In any event, we had some extra time, so we went to get a cup of coffee. Now in the States, you can also get a cup of coffee, but because it was a kosher coffee shop, we were able to drink our coffee not in the cheap paper cups, but in the glass mugs. It was just a pleasant experience that I really was never able to have in the U.S., and I appreciated being able to have it in Israel.
Then we went to the grocery store, where it's impossible to forget that Rosh Hashanah is coming. You walk into the store and there's a big sign that says, "Shanah Tovah!" The honey display is quite large as well. I even got into a small discussion with a middle-aged man about the sugar-free items in the health aisle of the store.
Finally, on the way out Rena bought a pizza at the store next to the grocery store, and she ended up having a nice discussion with the "secular" guy making pizzas about Rosh Hashanah and Yom Kippur. Rena commented on the fact that she never looks forward to Yom Kippur, and that it's a hard day. He told her that he always likes the day, because he feels spiritually cleansed and rejuvinated afterwards.
While each of these little vignettes aren't that special, put together I came away from a simple shopping trip with a great sense of positive warmth. While in America all our efforts go into living a Jewish life - who we congregate with; what we eat; where we go, in Israel, that life surrounds us in so many ways big and small.
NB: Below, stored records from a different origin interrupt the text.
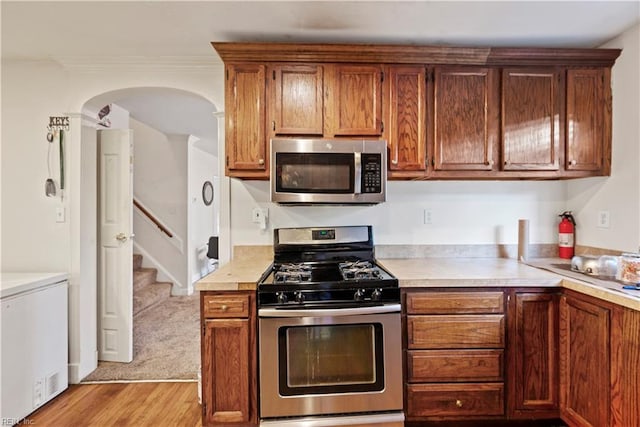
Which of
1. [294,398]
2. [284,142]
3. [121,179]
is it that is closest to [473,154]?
[284,142]

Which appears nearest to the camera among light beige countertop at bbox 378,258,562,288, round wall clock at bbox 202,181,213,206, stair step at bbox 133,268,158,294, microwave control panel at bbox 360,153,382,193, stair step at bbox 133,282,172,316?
light beige countertop at bbox 378,258,562,288

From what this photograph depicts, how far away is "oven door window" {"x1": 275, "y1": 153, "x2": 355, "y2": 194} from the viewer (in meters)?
2.03

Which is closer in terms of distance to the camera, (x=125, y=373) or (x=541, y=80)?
(x=541, y=80)

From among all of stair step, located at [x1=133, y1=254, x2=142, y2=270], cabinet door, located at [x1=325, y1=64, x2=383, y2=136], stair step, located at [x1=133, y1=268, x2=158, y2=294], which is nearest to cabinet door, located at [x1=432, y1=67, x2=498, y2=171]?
cabinet door, located at [x1=325, y1=64, x2=383, y2=136]

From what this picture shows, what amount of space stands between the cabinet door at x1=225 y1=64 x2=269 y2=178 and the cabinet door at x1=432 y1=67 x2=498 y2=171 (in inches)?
43.6

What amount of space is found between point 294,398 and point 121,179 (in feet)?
7.12

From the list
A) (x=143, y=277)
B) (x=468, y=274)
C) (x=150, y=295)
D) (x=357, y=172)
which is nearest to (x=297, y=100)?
(x=357, y=172)

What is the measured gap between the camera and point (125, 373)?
8.42ft

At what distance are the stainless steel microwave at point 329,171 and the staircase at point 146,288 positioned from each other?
2943mm

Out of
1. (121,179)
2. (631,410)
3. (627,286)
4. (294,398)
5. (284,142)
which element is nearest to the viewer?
(631,410)

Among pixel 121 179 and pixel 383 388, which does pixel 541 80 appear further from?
pixel 121 179

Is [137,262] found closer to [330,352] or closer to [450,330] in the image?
[330,352]

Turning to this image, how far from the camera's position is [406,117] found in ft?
7.07

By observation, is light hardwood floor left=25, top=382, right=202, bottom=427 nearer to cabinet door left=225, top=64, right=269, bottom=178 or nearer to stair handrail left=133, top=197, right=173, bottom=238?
cabinet door left=225, top=64, right=269, bottom=178
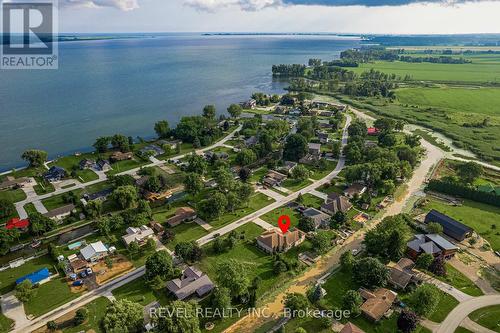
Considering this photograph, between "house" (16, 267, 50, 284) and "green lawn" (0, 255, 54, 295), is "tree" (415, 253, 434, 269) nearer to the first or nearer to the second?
"house" (16, 267, 50, 284)

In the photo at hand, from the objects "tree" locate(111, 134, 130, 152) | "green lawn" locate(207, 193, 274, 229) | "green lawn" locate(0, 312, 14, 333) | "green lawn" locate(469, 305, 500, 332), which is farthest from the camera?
"tree" locate(111, 134, 130, 152)

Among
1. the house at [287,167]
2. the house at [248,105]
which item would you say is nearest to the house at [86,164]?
the house at [287,167]

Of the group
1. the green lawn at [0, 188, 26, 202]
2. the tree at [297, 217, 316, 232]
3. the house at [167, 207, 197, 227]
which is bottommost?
the green lawn at [0, 188, 26, 202]

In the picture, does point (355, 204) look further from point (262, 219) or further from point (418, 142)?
point (418, 142)

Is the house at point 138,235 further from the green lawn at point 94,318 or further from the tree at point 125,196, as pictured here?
the green lawn at point 94,318

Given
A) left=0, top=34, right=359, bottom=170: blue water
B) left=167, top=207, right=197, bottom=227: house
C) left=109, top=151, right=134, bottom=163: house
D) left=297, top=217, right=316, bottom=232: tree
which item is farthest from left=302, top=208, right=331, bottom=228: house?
left=0, top=34, right=359, bottom=170: blue water

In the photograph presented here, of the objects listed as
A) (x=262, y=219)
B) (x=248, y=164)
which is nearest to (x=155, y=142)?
(x=248, y=164)

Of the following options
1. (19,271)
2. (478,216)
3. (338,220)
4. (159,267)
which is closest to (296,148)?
(338,220)
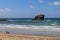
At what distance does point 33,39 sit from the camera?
39.4 feet

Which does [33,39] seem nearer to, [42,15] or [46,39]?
[46,39]

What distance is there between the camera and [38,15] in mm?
53031

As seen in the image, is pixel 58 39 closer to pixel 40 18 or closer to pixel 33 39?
pixel 33 39

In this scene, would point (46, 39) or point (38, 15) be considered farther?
point (38, 15)

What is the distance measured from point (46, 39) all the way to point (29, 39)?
1.17m

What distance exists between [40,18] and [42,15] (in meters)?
1.81

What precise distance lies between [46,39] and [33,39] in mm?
887

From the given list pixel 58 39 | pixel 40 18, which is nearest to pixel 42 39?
pixel 58 39

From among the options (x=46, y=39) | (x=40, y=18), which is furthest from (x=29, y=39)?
(x=40, y=18)

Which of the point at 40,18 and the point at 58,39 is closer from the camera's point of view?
the point at 58,39

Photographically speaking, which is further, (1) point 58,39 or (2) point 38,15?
(2) point 38,15

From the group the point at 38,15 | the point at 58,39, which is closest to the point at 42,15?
the point at 38,15

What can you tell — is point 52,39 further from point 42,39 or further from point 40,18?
point 40,18

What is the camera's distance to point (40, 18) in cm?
5125
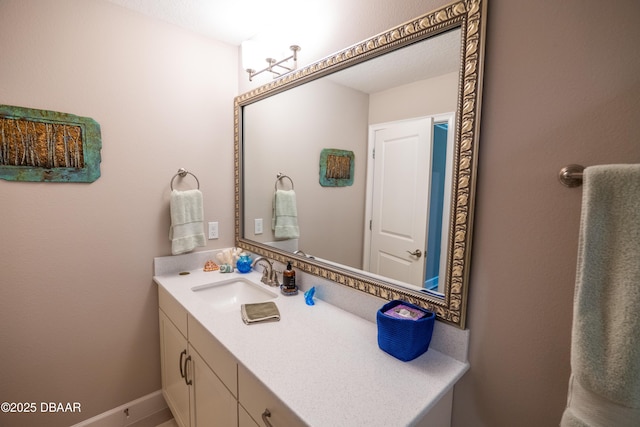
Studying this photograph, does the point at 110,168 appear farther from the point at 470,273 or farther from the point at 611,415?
the point at 611,415

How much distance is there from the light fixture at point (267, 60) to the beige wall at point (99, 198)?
342mm

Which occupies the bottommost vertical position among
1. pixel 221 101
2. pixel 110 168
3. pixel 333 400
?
pixel 333 400

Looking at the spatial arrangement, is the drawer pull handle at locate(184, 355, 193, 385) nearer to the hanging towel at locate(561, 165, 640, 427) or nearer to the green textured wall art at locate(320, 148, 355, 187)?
the green textured wall art at locate(320, 148, 355, 187)

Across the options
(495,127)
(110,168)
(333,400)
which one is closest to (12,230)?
(110,168)

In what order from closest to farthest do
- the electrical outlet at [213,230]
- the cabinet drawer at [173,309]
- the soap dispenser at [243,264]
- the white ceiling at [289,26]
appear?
the white ceiling at [289,26] < the cabinet drawer at [173,309] < the soap dispenser at [243,264] < the electrical outlet at [213,230]

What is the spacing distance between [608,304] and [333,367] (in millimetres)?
701

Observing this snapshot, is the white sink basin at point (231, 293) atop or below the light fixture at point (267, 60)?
below

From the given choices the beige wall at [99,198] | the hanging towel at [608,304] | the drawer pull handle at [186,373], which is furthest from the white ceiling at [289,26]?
the drawer pull handle at [186,373]

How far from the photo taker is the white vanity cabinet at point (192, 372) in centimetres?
108

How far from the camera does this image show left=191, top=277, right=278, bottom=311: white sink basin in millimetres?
1616

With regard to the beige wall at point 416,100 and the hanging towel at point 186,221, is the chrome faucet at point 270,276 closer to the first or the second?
the hanging towel at point 186,221

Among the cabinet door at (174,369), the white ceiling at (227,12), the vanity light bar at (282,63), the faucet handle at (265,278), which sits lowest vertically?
the cabinet door at (174,369)

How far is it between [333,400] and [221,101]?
1.82 metres

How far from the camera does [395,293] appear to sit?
1.09 metres
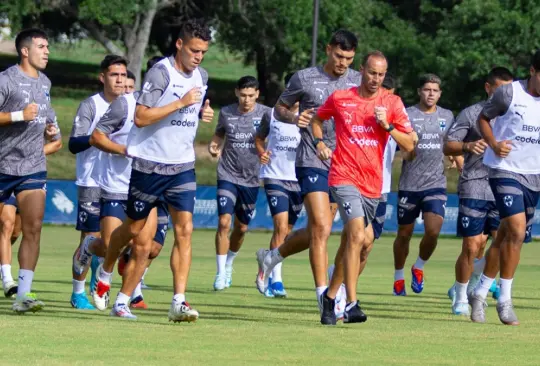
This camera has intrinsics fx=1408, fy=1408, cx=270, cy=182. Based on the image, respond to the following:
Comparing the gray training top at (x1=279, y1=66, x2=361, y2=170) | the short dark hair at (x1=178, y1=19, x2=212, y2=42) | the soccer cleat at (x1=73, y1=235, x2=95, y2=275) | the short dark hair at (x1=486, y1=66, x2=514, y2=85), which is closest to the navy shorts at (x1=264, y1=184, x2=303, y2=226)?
the short dark hair at (x1=486, y1=66, x2=514, y2=85)

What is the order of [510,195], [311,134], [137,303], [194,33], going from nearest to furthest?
1. [194,33]
2. [510,195]
3. [311,134]
4. [137,303]

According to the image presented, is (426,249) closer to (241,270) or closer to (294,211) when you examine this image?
(294,211)

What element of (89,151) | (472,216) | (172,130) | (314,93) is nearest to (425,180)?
(472,216)

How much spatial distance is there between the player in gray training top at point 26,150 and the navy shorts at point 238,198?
532 cm

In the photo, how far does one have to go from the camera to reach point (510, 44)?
5153 cm

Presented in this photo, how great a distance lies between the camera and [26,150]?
11930 millimetres

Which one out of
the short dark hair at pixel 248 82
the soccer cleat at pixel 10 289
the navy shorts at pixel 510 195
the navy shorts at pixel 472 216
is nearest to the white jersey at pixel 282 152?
the short dark hair at pixel 248 82

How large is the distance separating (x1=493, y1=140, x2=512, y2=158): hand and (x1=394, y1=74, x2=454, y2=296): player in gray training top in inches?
179

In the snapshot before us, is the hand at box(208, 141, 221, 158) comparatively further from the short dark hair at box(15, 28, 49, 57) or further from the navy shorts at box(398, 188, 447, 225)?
the short dark hair at box(15, 28, 49, 57)

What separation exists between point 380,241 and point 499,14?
943 inches

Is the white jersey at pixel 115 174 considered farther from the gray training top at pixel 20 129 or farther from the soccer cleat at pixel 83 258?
the gray training top at pixel 20 129

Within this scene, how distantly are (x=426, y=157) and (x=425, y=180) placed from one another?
272 mm

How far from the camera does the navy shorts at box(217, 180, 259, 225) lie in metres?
17.2

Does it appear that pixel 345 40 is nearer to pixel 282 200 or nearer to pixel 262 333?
pixel 262 333
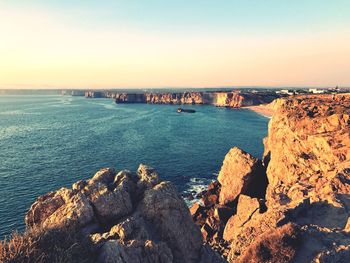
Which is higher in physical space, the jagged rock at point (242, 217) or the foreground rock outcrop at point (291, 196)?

All of this caused me to pause at a specific phrase that grabbed my attention from this week's parhsha. Ki Tavo begins with the מקרא ביכורים, the special declaration that each person must make when he brings his first fruits to the Kohen in the Beit Hamidash. Yet, even before he presents the bikkurim to the Kohen, the Torah tells us that,
וּבָאתָ, אֶל-הַכֹּהֵן, אֲשֶׁר יִהְיֶה, בַּיָּמִים הָהֵם; וְאָמַרְתָּ אֵלָיו, הִגַּדְתִּי הַיּוֹם לַיהוָה אֱלֹהֶיךָ, כִּי-בָאתִי אֶל-הָאָרֶץ, אֲשֶׁר נִשְׁבַּע יְהוָה לַאֲבֹתֵינוּ לָתֶת לָנוּ.
And you shall come to the priest that shall be in those days, and say unto him: 'I profess this day unto the LORD your God, that I have come to the land which the LORD swore to our fathers to give us.'The verse caught my eye because as I was reading it, I felt that I was reading about myself, and my family. כי באתי אל הארץ אשר נשבע ה' לאבותנו לתת לנו - I have come to the Land which God swore to give to our fathers. I truly have. It's exciting and chilling to personalize the words of Torah in such a meaningful way.
But the verse bothered me as well.
Rambam writes that this text is actually part of the ceremony of bringing the bikkurim. The farmer must put the basket of fruit on his shoulder and make this declaration to the Kohen. But this statement made me wonder: What does the farmer mean when he says, "that I have come to the Land which God swore to our fathers to give us"? Is that really true. Truth be told, he was probably born in Israel. He's lived there his whole life. He's never been anywhere else. Why then does he tell God and the Kohen that he has come to the land, when that in fact is untrue?
Kli Yakkar suggests that we cannot really call the Land our own until we have given of it to another. Only when we share the bounty of the land with others can we take ownership over the land that God has given us.
Which, I guess is really the point. The beauty of Israel is really the community; the fact that since everyone here is Jewish, we can, for the most part, eat together. We share holidays together. We wish each other a shanah tovah. We share our health issues with strangers, because we're not supposed to be strangers. And maybe that's when the Land truly becomes ours.